__What you need to do__:
Rewrite the listing below with every "bird's neck" replaced by "bird's throat" and everything else unchanged. Leave the pictures out of your answer.

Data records

________________________________________

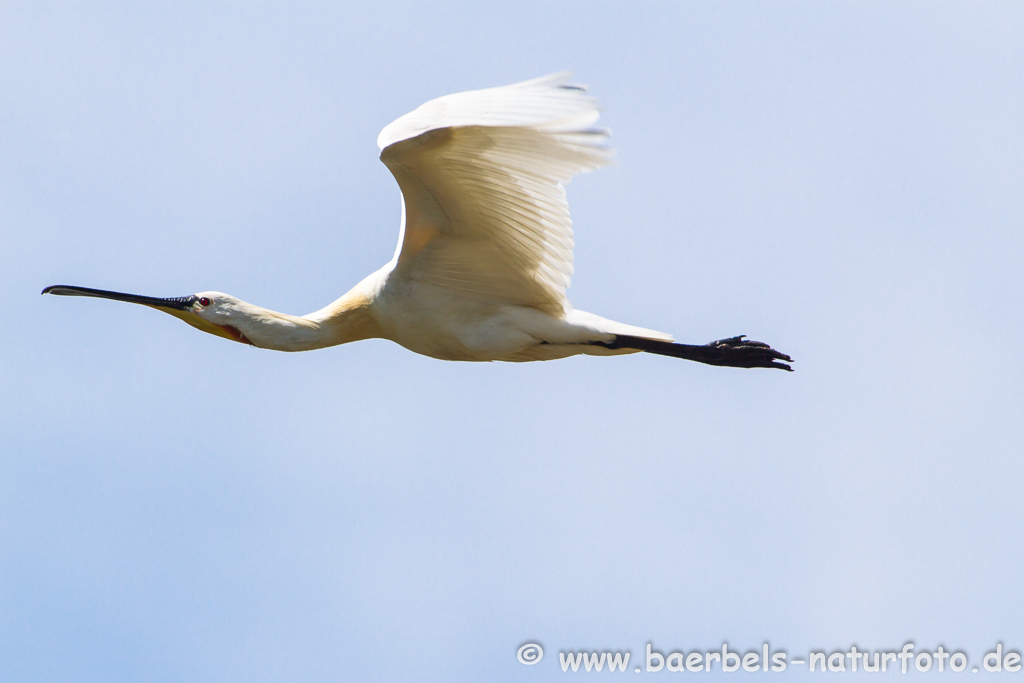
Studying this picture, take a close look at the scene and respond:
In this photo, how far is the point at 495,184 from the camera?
931 cm

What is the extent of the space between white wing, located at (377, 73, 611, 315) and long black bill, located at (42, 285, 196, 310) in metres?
2.07

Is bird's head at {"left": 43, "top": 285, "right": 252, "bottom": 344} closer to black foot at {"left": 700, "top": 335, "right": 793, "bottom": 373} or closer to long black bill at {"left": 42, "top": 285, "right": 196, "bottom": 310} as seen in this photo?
long black bill at {"left": 42, "top": 285, "right": 196, "bottom": 310}

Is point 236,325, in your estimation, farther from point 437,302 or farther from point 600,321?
point 600,321

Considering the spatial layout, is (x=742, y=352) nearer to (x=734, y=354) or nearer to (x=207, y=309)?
(x=734, y=354)

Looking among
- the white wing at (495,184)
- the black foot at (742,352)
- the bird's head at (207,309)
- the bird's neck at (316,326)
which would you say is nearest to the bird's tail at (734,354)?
the black foot at (742,352)

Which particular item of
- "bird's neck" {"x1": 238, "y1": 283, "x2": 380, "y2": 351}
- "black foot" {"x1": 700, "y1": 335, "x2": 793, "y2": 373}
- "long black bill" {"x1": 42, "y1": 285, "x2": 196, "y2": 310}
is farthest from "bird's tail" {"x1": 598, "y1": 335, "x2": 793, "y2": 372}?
"long black bill" {"x1": 42, "y1": 285, "x2": 196, "y2": 310}

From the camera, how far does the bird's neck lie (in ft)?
35.4

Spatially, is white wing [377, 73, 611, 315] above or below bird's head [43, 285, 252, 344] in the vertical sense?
above

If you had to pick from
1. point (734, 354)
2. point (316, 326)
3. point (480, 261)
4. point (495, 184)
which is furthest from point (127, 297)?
point (734, 354)

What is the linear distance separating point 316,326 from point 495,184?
2.37 m

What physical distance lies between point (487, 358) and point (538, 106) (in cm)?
249

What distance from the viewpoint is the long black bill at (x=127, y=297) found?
11.2 metres

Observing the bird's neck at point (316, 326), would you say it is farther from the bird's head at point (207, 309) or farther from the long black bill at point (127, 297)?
the long black bill at point (127, 297)

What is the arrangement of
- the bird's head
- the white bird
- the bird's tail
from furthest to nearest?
the bird's head → the bird's tail → the white bird
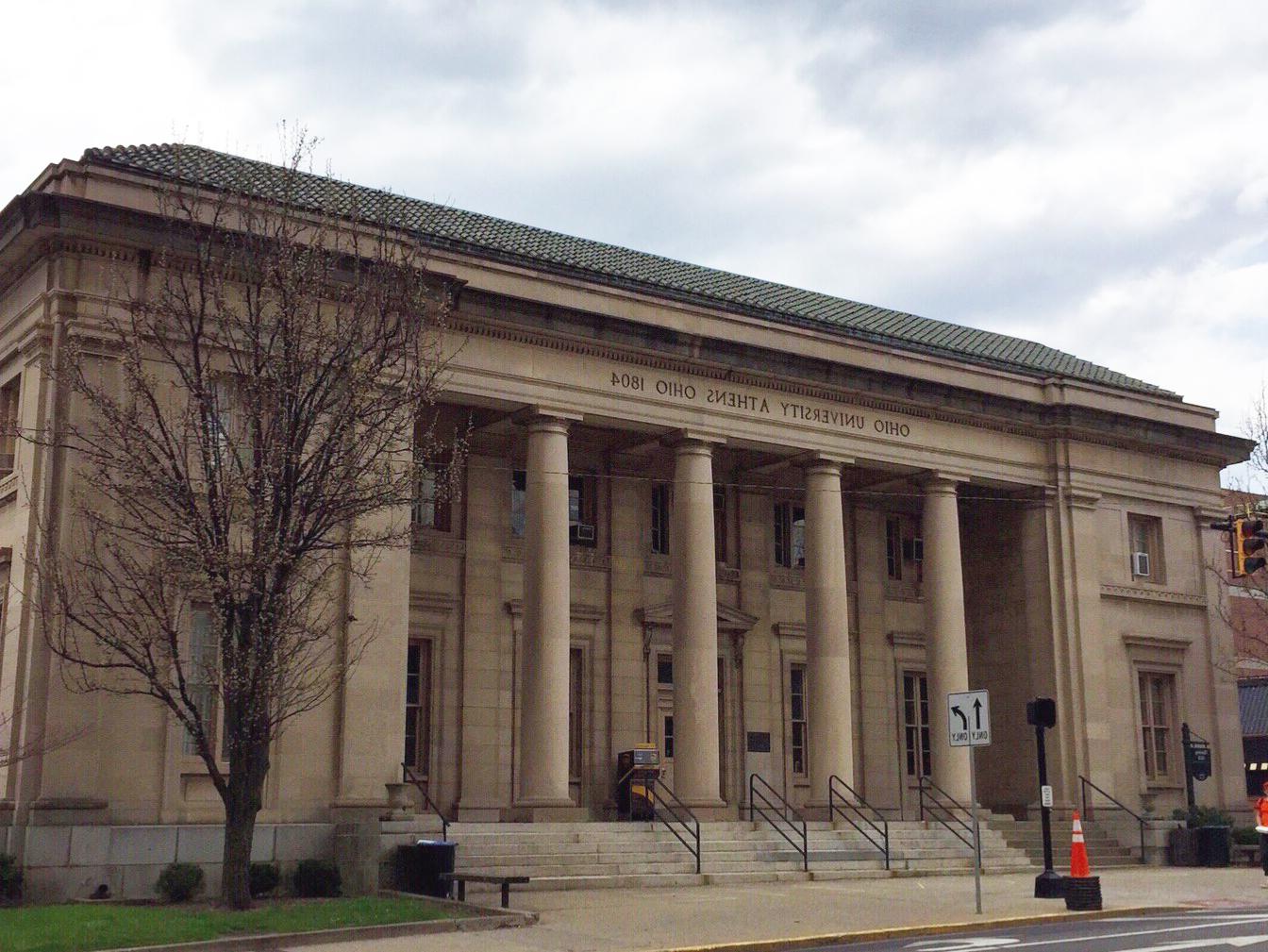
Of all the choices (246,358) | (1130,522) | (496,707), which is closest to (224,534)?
(246,358)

________________________________________

__Task result__:
Studying this picture, take a close look at the scene and respond:
In this photo, how far is the point at 495,184 from the camera?
931 cm

What is the extent of the space between white wing, located at (377, 73, 611, 315) and long black bill, located at (42, 285, 196, 310) in metres?
2.07

Is bird's head at {"left": 43, "top": 285, "right": 252, "bottom": 344} closer to black foot at {"left": 700, "top": 335, "right": 793, "bottom": 373} or closer to long black bill at {"left": 42, "top": 285, "right": 196, "bottom": 310} as seen in this photo?
long black bill at {"left": 42, "top": 285, "right": 196, "bottom": 310}

Is point 236,325, in your estimation, farther from point 437,302 or farther from point 600,321?
point 600,321

Considering the spatial layout, is (x=742, y=352) nearer to (x=734, y=354) or nearer to (x=207, y=309)?
(x=734, y=354)

Looking among
- the white wing at (495,184)
- the black foot at (742,352)
- the bird's head at (207,309)
- the bird's throat at (316,326)
which would you say is nearest to the bird's tail at (734,354)?
the black foot at (742,352)

Which particular item of
- "bird's throat" {"x1": 238, "y1": 283, "x2": 380, "y2": 351}
- "black foot" {"x1": 700, "y1": 335, "x2": 793, "y2": 373}
- "long black bill" {"x1": 42, "y1": 285, "x2": 196, "y2": 310}
is farthest from "bird's tail" {"x1": 598, "y1": 335, "x2": 793, "y2": 372}?
"long black bill" {"x1": 42, "y1": 285, "x2": 196, "y2": 310}

From the camera, how far does the bird's throat lie (in ft)?
35.4

Spatially, is white wing [377, 73, 611, 315] above or below bird's head [43, 285, 252, 344] in the vertical sense?
above

If you had to pick from
1. point (734, 354)
2. point (316, 326)
3. point (480, 261)
4. point (495, 184)
which is furthest from point (127, 297)?
point (734, 354)

What is the linear distance separating point 316,326 from point 495,184?
2.37 m

What physical distance lies between point (487, 358) and point (538, 106) (in cm)?
249

What distance from the viewpoint is the long black bill at (x=127, y=297) found?
11.2 metres

Observing the bird's throat at point (316, 326), would you say it is farther from the bird's head at point (207, 309) or farther from the long black bill at point (127, 297)?
the long black bill at point (127, 297)

What is the arrangement of
- the bird's head
- the white bird
- the bird's tail
from furthest to nearest?
the bird's head → the bird's tail → the white bird
Of all the choices (246,358) | (1130,522) | (496,707), which is closest to (224,534)?
(246,358)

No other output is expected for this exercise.